Background, Education, and Work Experience. Diane completed her undergrad at UConn in 2010 and graduated with her J.D. from UConn School of Law in 2014. Before her work with NVRDC, she represented victims of domestic violence in civil and criminal cases in the state of Connecticut, as well as injured workers in administrative hearings. Now, she represents victims in civil protection order proceedings, on-campus Title IX hearings, and criminal cases. 

The Value of Negotiation. In my interview with Diane, she talked about her interest in law. During her undergrad years, she worked with Habitat for Humanity and used her knowledge of the Spanish language to advocate for Spanish-speaking communities. After graduating from UConn, she worked as a paralegal to get a feel for working in law. She has worked for NVRDC for two years now, and she says that her favorite part about working there is her awesome team; she loves the collaborative culture that her team creates and their dedication to their work. Diane says that an important skill she has learned in her work as an attorney has been negotiation. She mentioned how negotiation is portrayed poorly in the media, which distorts our view of what it entails – listening to your peers.
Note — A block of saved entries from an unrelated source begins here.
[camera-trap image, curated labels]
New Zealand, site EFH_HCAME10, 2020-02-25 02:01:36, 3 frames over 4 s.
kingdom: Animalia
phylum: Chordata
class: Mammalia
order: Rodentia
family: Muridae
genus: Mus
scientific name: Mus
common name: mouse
This is a large part of what she does daily: getting on the phone with the prosecution and defense teams and negotiating with members of all parties to produce an outcome that benefits her client. She says that her job is about pitching an idea that benefits everyone and “selling” a resolution to a problem. 

Obstacles in Achieving Justice. When I asked her about the challenges she faces within her career, she mentioned the vulnerable population she works with. Working for a nonprofit that supports victims of crime has given her the ability to see the disproportionate resources provided to underrepresented individuals. This can sometimes act as an obstacle in achieving equal justice due to the inherent racism and classicism she encounters within the criminal justice system.
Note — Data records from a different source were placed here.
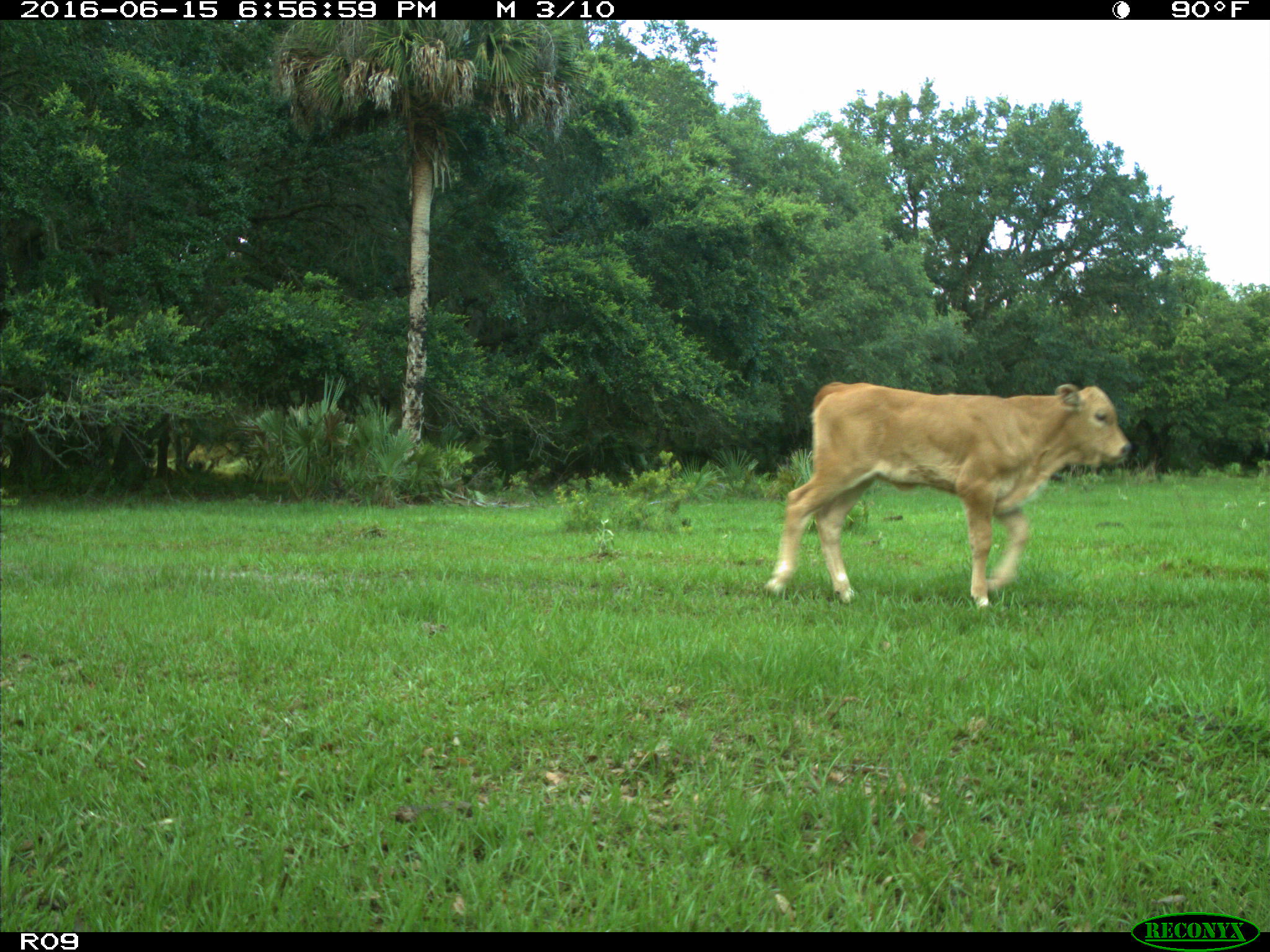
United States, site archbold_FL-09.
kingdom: Animalia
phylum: Chordata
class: Mammalia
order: Artiodactyla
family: Bovidae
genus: Bos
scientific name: Bos taurus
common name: domestic cow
Advice to Current Students. Finally, I asked her what advice she has for students who may be considering a career in her field. Her response: be more stubborn and work hard to get what you want. She says that all of her colleagues who have had success within their careers were relentless with their internship and job negotiation. She advises that “Once you learn what it is you want to do, plant yourself there.” Don’t take no for an answer. Take advantage of the resources you are offered as a student and citizen. She advocates for observing cases at public courthouses, shadowing people you know who work in the law industry, and finding any way to expose yourself to law. This is a great way to demonstrate initiative when searching for internships and jobs. 

If you are interested in a specific industry, field of work, or business – find an individual within that job sector and conduct an informational interview with them. Informational interviews are a great tool when researching jobs and career paths. They are a resourceful way to discover what it may be like to work in a particular field. They provide an opportunity for you to ask any sorts of questions that may aid you in furthering your understanding of different careers.